Données et réglementation
Mise à jour intensive des réglementations mondiales sur la protection des données : les dynamiques réglementaires de novembre 2025 transforment l’économie numérique.
En novembre 2025, les principales économies mondiales ont concentré leurs publications de réglementations sur la protection des données et la cybersécurité. Le Digital Omnibus de l'UE simplifie le RGPD, la loi indienne sur la vie privée entre finalement en vigueur, le Royaume-Uni introduit un projet de loi sur la cybersécurité, et la Chine augmente les amendes pour infractions. Comment ces évolutions affectent-elles l'économie numérique ?
Introduction
En novembre 2025, la régulation mondiale de la protection des données et de la cybersécurité entre dans une phase dense d’ajustements. La Commission européenne publie le « paquet numérique global » (Digital Omnibus), visant à simplifier les règles existantes en matière de données, d’IA et de cybersécurité ; certaines dispositions de la loi britannique sur les données (utilisation et accès) (DUAA) entrent progressivement en vigueur, accompagnées d’un nouveau projet de loi sur la cybersécurité. L’Inde notifie officiellement ses règles relatives à la protection des données personnelles numériques, la Chine révise sa loi sur la cybersécurité et met en œuvre de nouvelles règles de notification des incidents. Parallèlement, la Cour de justice de l’Union européenne statue sur la priorité entre la directive vie privée et communications électroniques et le RGPD, tandis que la FCA britannique engage une action en justice contre un employé ayant vendu des données clients. Ces événements n’affectent pas seulement la conformité juridique ; ils redéfiniront plus largement les règles fondamentales de l’économie numérique mondiale. Sous l’angle de l’économie numérique, les évolutions réglementaires passent d’un « coût de contrainte » à une « variable structurelle », avec des répercussions profondes sur les stratégies de données des entreprises, leurs modèles économiques et la dynamique concurrentielle mondiale.
Contexte des événements
- « Paquet numérique global » de l’UE : publié le 19 novembre, il comprend des propositions de modification du RGPD, de la directive vie privée et communications électroniques, du règlement sur les données, du règlement sur la gouvernance des données, de la directive SRI 2 et du règlement sur l’IA, avec pour objectif de simplifier les règles sans réduire le niveau de protection et de renforcer la compétitivité de l’innovation.

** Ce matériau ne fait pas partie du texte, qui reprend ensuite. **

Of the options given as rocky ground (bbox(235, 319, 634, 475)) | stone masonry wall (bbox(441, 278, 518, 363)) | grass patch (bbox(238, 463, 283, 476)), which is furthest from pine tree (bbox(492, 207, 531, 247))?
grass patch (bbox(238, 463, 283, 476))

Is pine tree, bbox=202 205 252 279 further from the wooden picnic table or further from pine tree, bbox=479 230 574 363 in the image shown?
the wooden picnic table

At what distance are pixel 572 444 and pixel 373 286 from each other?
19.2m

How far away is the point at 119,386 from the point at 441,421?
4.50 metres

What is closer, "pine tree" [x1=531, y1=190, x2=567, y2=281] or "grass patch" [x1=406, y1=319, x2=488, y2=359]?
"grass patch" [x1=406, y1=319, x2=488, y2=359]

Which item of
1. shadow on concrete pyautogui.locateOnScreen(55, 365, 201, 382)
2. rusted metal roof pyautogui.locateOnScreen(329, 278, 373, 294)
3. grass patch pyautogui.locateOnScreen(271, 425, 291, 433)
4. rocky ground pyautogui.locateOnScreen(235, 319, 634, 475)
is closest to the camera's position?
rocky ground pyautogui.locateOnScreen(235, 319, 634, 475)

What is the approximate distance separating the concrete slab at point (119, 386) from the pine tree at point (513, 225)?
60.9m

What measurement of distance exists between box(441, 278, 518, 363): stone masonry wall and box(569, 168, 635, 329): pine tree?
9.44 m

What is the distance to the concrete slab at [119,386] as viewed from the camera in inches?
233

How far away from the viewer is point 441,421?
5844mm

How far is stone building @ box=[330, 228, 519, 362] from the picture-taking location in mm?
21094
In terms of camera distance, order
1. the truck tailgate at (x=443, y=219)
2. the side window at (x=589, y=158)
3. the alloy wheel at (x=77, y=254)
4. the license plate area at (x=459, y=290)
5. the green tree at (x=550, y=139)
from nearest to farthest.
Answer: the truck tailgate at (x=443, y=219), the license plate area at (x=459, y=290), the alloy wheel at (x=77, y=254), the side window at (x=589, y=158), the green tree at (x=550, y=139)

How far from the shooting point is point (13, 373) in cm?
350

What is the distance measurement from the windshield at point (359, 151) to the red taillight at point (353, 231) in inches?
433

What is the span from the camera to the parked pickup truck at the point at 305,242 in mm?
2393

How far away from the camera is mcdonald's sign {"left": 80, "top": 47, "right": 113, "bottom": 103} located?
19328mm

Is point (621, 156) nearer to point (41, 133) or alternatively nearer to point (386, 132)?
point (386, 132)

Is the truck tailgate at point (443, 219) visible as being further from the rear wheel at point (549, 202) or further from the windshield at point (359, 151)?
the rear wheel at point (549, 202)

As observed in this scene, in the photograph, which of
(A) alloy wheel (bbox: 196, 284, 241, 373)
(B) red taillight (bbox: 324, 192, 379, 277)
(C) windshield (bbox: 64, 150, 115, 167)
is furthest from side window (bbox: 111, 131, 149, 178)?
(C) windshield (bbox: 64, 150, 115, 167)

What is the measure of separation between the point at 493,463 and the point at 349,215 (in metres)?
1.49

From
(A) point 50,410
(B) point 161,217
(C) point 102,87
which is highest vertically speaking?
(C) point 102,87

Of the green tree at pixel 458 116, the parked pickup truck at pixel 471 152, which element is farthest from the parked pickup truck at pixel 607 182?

- Entrée en vigueur de la deuxième phase de la DUAA au Royaume-Uni : les articles 89/90 (relatifs au traitement conjoint des données personnelles par les autorités répressives et les services de renseignement) sont entrés en vigueur le 17 novembre ; la deuxième partie, incluant les services de vérification numérique, est entrée en vigueur le 1er décembre, mais les dispositions relatives au partage d’informations entre le gouvernement et les prestataires de services de vérification numérique doivent encore être mises en œuvre ultérieurement.
- Mise en place de la loi indienne sur la protection des données : le 13 novembre, les règles sur la protection des données personnelles numériques ont été officiellement notifiées, avec une mise en œuvre par étapes, la création d’une « Commission de protection des données » (DPB) et l’introduction d’un mécanisme de « gestionnaire du consentement », entre autres dispositifs de conformité.
- Projet de loi britannique sur la cybersécurité : le 12 novembre, le projet de loi sur la cybersécurité et la résilience (réseaux et systèmes d’information) a été déposé au Parlement, actualisant la réglementation NIS de 2018, renforçant les obligations de notification des incidents et portant le plafond des amendes à 17 millions de livres sterling ou à 4 % du chiffre d’affaires mondial.
- Renforcement de la régulation de la cybersécurité en Chine : la loi révisée sur la cybersécurité entrera en vigueur le 1er janvier 2026, augmentant considérablement les amendes en cas d’infraction, jusqu’à 10 millions de yuans ; les dispositions nationales sur la notification des incidents de cybersécurité sont appliquées depuis le 1er novembre.
- Arrêt de la Cour de justice de l’Union européenne : elle reconnaît que la directive vie privée et communications électroniques prime sur le RGPD dans le cadre du marketing direct, imposant des conditions de consentement plus strictes.
- Poursuite engagée par la FCA britannique : une action en justice a été engagée contre un employé soupçonné de vente illégale de données personnelles de clients, renforçant le signal d’une protection accrue des données personnelles sur les marchés financiers.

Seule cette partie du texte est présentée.